In its comments on updating the monograph system, CHPA suggested FDA streamline the existing three-step TEA process to two steps to reduce redundant data requirements. The trade group recommended FDA first conduct a threshold review of an ingredient’s eligibility to be included in the monograph, and if this standard is met, allow the ingredient to be marketed on an interim basis while an amendment to the monograph is pending (Also see "TEA Changes, GRASE Basics Central To CHPA Monograph Comments" - Pink Sheet, 15 May, 2014.).

CHPA also suggests applying to the monograph process the temporary use permits FDA issues for food products that do not conform to standards of identity, allowing marketing of new products while the agency conducts a rulemaking to amend the relevant standards of identity.

Additionally, the Sec. 505(b)(2) process for deviations from a monograph that require safety and efficacy data not already included in a monograph can provide an amendment pathway, CHPA commented. Sec. 505(b)(2) was added to the Food, Drug and Cosmetic Act by the Drug Price Competition and Patent Term Restoration Act of 1984 – the Hatch-Waxman amendments – and permits FDA to rely, for approval of an NDA, on data not developed by the applicant.

The trade group also asks FDA to consider establishing a more formal collaborative partnership with stakeholders to collect and evaluate available data; says appropriate use of FDA’s enforcement discretion is a critical tool to expeditious monograph changes; and asserts the regulated industry is willing to cooperate in adopting labeling changes, conducting studies or removing ingredients from marketed products before formal rulemaking procedures are completed.

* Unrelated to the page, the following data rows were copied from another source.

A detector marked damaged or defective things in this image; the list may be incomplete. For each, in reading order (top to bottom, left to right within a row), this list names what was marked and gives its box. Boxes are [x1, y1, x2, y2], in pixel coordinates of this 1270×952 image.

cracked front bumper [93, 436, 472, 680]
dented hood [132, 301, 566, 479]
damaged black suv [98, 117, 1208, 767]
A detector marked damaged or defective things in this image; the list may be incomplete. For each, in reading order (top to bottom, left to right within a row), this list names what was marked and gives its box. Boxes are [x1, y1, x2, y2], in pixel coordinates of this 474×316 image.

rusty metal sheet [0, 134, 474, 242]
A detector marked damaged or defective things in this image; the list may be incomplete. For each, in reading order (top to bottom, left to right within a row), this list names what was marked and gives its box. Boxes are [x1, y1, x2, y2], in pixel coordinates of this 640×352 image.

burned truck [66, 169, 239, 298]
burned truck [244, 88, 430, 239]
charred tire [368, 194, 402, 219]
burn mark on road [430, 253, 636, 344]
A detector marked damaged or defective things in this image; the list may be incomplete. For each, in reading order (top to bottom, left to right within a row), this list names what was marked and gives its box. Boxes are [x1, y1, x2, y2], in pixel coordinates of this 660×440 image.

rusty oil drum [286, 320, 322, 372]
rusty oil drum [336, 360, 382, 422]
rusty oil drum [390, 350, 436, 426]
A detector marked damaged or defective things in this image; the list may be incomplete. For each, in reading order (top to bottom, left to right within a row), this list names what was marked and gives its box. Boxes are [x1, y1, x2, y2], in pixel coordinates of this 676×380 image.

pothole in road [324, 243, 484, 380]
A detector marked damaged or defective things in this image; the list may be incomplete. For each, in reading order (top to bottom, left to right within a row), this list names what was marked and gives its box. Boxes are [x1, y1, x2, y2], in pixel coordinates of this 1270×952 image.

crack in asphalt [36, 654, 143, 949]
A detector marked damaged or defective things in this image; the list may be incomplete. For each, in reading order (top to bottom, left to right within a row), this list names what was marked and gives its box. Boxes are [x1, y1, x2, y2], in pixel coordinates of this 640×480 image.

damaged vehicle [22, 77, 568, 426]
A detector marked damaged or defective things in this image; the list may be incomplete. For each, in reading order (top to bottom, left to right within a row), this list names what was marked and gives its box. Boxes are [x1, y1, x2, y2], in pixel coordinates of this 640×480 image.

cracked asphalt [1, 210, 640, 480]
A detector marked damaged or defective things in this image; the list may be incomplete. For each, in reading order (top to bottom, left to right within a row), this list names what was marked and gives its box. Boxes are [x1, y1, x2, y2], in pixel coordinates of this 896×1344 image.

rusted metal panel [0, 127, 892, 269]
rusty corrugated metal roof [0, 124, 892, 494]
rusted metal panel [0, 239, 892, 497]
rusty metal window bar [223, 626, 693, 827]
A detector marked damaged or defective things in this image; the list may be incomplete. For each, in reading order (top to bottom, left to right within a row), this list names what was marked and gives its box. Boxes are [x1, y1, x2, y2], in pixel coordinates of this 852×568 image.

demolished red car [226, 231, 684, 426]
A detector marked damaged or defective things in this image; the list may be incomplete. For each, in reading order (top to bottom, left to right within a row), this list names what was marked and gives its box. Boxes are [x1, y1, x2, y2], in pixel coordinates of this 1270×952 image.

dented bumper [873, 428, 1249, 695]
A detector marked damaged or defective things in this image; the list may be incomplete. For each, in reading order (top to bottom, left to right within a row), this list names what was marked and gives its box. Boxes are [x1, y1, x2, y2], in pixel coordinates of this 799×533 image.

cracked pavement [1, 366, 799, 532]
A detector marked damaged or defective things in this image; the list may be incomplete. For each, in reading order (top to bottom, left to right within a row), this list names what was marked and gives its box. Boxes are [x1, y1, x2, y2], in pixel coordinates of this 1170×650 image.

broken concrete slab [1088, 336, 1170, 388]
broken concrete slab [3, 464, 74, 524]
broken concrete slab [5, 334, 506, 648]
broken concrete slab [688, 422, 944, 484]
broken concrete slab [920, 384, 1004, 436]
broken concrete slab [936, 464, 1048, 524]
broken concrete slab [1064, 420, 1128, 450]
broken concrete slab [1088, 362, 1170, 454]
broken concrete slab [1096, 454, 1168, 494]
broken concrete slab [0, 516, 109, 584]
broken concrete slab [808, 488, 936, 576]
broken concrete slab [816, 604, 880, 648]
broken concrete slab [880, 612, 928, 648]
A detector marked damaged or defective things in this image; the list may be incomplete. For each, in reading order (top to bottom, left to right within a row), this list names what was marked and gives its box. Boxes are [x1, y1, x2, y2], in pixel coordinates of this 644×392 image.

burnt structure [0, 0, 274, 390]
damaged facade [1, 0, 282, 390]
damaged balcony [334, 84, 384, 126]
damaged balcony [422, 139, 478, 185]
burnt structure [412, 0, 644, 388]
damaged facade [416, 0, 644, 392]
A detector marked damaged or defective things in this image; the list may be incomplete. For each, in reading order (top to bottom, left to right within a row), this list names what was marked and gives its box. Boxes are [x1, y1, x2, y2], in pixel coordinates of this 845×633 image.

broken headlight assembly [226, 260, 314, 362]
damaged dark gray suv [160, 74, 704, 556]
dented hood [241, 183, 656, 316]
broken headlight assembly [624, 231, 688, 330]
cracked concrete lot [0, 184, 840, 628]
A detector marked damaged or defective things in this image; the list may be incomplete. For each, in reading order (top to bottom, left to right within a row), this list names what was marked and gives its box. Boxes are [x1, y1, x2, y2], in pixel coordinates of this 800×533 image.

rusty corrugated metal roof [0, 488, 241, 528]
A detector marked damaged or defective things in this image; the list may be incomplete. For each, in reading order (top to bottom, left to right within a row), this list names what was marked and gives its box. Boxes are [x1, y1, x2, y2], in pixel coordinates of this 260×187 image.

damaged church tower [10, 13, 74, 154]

Hermann noted the while the recently passed legislation is limited to imposing TEA deadlines, “I think what this produces is a good start.”

“This hopefully will address some of the issues that we’ve had under the monograph system when it comes to time and extent applications,” she added.

FDA in 2002 established the TEA process as a pathway for adding substances to an OTC drug monograph that have been marketed “to a material extent and for a material time” – in a foreign market, for example – and have safety data to back them up.